▶ _EXERCISE GOAL_:
Print the data once more, exactly as supplied.

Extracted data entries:
+ + + +

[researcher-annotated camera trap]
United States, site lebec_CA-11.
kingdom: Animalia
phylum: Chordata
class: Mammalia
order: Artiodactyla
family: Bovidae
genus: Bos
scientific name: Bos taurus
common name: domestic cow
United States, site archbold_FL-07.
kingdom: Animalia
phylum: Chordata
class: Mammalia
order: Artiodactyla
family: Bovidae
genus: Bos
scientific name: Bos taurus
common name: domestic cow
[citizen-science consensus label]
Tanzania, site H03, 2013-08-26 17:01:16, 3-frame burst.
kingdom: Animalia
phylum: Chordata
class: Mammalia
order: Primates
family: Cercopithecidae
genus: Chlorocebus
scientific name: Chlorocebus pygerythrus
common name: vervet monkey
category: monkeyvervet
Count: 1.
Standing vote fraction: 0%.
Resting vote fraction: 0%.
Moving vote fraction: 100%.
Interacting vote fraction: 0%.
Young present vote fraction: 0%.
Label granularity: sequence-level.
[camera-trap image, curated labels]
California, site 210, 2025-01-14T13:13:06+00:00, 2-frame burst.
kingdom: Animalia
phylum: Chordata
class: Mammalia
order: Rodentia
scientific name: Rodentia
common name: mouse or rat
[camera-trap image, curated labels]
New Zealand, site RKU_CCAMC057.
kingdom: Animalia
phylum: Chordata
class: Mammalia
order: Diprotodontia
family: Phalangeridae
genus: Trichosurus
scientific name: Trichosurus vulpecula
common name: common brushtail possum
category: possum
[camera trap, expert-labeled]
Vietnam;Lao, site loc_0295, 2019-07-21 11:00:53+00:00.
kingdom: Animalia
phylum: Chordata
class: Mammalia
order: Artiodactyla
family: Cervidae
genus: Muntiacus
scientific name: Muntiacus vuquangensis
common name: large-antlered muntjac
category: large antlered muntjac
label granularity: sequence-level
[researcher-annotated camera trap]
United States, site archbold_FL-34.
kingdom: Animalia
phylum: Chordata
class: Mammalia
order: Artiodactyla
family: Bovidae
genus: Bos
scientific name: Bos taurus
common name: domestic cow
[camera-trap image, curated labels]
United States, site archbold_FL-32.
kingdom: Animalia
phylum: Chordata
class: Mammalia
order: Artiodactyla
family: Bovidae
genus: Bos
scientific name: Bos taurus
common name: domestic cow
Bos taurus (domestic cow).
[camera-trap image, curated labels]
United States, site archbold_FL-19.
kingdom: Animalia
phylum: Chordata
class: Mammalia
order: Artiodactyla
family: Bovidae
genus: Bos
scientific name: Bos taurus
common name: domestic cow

+ + + +

▶ _WRITTEN SOLUTION_:
[researcher-annotated camera trap]
United States, site lebec_CA-11.
kingdom: Animalia
phylum: Chordata
class: Mammalia
order: Artiodactyla
family: Bovidae
genus: Bos
scientific name: Bos taurus
common name: domestic cow
United States, site archbold_FL-07.
kingdom: Animalia
phylum: Chordata
class: Mammalia
order: Artiodactyla
family: Bovidae
genus: Bos
scientific name: Bos taurus
common name: domestic cow
[citizen-science consensus label]
Tanzania, site H03, 2013-08-26 17:01:16, 3-frame burst.
kingdom: Animalia
phylum: Chordata
class: Mammalia
order: Primates
family: Cercopithecidae
genus: Chlorocebus
scientific name: Chlorocebus pygerythrus
common name: vervet monkey
category: monkeyvervet
Count: 1.
Standing vote fraction: 0%.
Resting vote fraction: 0%.
Moving vote fraction: 100%.
Interacting vote fraction: 0%.
Young present vote fraction: 0%.
Label granularity: sequence-level.
[camera-trap image, curated labels]
California, site 210, 2025-01-14T13:13:06+00:00, 2-frame burst.
kingdom: Animalia
phylum: Chordata
class: Mammalia
order: Rodentia
scientific name: Rodentia
common name: mouse or rat
[camera-trap image, curated labels]
New Zealand, site RKU_CCAMC057.
kingdom: Animalia
phylum: Chordata
class: Mammalia
order: Diprotodontia
family: Phalangeridae
genus: Trichosurus
scientific name: Trichosurus vulpecula
common name: common brushtail possum
category: possum
[camera trap, expert-labeled]
Vietnam;Lao, site loc_0295, 2019-07-21 11:00:53+00:00.
kingdom: Animalia
phylum: Chordata
class: Mammalia
order: Artiodactyla
family: Cervidae
genus: Muntiacus
scientific name: Muntiacus vuquangensis
common name: large-antlered muntjac
category: large antlered muntjac
label granularity: sequence-level
[researcher-annotated camera trap]
United States, site archbold_FL-34.
kingdom: Animalia
phylum: Chordata
class: Mammalia
order: Artiodactyla
family: Bovidae
genus: Bos
scientific name: Bos taurus
common name: domestic cow
[camera-trap image, curated labels]
United States, site archbold_FL-32.
kingdom: Animalia
phylum: Chordata
class: Mammalia
order: Artiodactyla
family: Bovidae
genus: Bos
scientific name: Bos taurus
common name: domestic cow
Bos taurus (domestic cow).
[camera-trap image, curated labels]
United States, site archbold_FL-19.
kingdom: Animalia
phylum: Chordata
class: Mammalia
order: Artiodactyla
family: Bovidae
genus: Bos
scientific name: Bos taurus
common name: domestic cow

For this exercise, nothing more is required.